Magazine publishers have been crushed by slumping advertising revenue because of the pandemic. Conde Nast could be the latest magazine publisher to experience financial difficulties as it skips out on a $2.4 million rent payment in January for its office at the One World Trade, reported WSJ.
Conde Nast is no small potatoes in the media industry. It’s the publisher of ARS Technica, GQ, Teen Vogue, The New Yorker, Vanity Fair, Vogue, Wired, among other popular magazines.
Conde Nast is a major anchor tenant in the new World Trade Center. The publisher withheld rent payment in January as it asked for rent discounts and a reduction in square footage. The publisher plans not to pay rent until a resolution is found.
A filing with the Port Authority of New York and New Jersey, a co-owner of One World Trade, “believes it has strong contractual rights to enforce full payment by Advance (Advance Publications Inc, owner of Conde Nast) which it intends to assert.”
Advance has been in discussions with the Port Authority and another co-owners of the building, Durst Organization, to renegotiate a 25-year lease with Conde Nast.
An Advance spokesman told WSJ: “Advance continues to be in discussions about bringing the lease in 1WTC into line with current market conditions and its ongoing needs at that location. We are also considering alternative solutions to address these requirements.”

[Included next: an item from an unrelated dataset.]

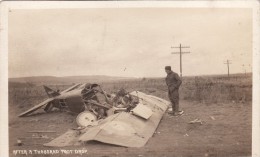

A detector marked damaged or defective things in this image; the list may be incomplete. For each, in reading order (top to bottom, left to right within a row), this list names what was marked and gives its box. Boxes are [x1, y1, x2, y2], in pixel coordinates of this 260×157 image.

crashed airplane [19, 83, 171, 147]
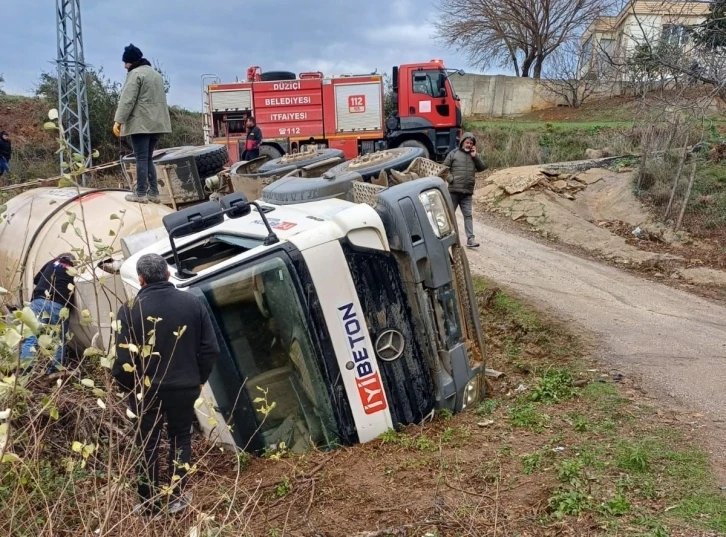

Conde Nast, like many publishers, is going through financial troubles. Last year, it laid off 100 employees and furloughed another 100. It has also taken steps to reduce working hours for some employees.
“These companies are entirely capable of satisfying their legal obligations, and the Port Authority has strong rights to enforce full payment,” Ben Branham, a spokesman for the Port Authority, said.
Declining advertising revenue is an ominous sign that Conde Nast will have to continue downsizing as it attempts to stop hemorrhaging cash. So far, the company has laid off and furloughed hundreds of employees to now skipping out on rent as it attempts to survive the pandemic.
This is more bad news for New York City’s commercial real estate on shaky ground.